Ranieri and Wenger swap places on football’s wheel of fortune
“The Wheel of Fortune” is not just a famous game-show, but a deep-rooted idea, found in various forms in almost all human societies and cultures, that at different times in our life we will occupy different places on life’s great roulette wheel, oscillating between success and failure, and happiness and unhappiness.
A fascinating piece by Eniola Aluko, star for Chelsea’s and England’s women’s teams, gave an example of this. She first called Claudio Ranieri, the Leicester City manager, a “master of player psychology” and then directly contrasted that mastery with the apparent amateurism when it comes to dealing with players’ minds of Arsene Wenger, the Arsenal boss.

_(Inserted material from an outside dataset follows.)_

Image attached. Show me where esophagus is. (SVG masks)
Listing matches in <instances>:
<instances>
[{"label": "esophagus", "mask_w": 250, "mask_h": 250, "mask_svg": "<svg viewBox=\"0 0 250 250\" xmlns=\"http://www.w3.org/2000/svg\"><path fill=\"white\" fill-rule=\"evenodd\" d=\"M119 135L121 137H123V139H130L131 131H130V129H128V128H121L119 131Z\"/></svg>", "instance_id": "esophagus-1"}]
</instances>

Advancing such an argument about Ranieri and Wenger would have been considered utterly unthinkable before this extraordinary season in English football. Everything from the Premier League table itself to the relative standings of Premier League managers has been turned on its head by Leicester’s remarkable transformation from relegation battlers to title favourites. They need just one more victory from their last three games (or even three draws) to claim the crown.
Before this season, Ranieri had always been regarded as football’s ultimate “nearly man”, having managed a succession of stellar clubs (including Chelsea, Roma and Juventus) without ever winning a title. By contrast, Wenger had won league titles in both France and England and created the immortal “Invincibles” side that went a whole league season unbeaten in 2004. After a decade of self-imposed financial abstinence while the new Emirates stadium was being paid off, he was widely thought to be on the verge of creating a new title-winning team.
The difference in the general expectations of the two before the season started was probably best summed up by the “greeting” (or rather “tweeting”) that Ranieri received upon being appointed as Leicester manager by the club’s most famous former player, Gary Lineker. He openly opined that he thought the appointment was unimaginative and uninspiring, especially after his previous calamitous reign as a manager, in which he led Greece to the bottom of their European Championship qualifying table, on the way even losing to the footballing pygmies of the Faroe Islands.
And then, as it always does, the great wheel turned. Some nine or so months on from that initial, unenthusiastic welcome by Lineker, Ranieri is now on the brink of making him eat his own tweets. And what of Wenger, who before this season had been regarded as an infinitely greater manager than Ranieri? Well, with three games of his season to go, he faces the dreadful double-whammy of stadium-wide protests at the supposed staleness of his long reign and, worse, the prospect of “relegation” from the Champions League to the Europa League next season.
Of course, we are only talking about one season here, and one season that is not even over yet. Unlikely as it seems, Ranieri’s Leicester may yet fail to get the three points they need and allow Spurs to snatch the title from them and Arsenal may yet show their traditional end-of-season strength and secure a finish in the top four. Nevertheless, it is impossible not to conclude that Ranieri will be the “nearly man” no longer and Wenger may end up being hounded out of the club by the same fans who had previously idolised him.
If that happens, awful as it would be for Wenger and Arsenal, who would struggle to find a worthy successor if they are out of the Champions League, there would undeniably be something heart-warming and hope-inspiring about it, namely that the wheel of fortune can always turn, as it did with Ranieri and Wenger, and those at the bottom now may just end up at the top in future.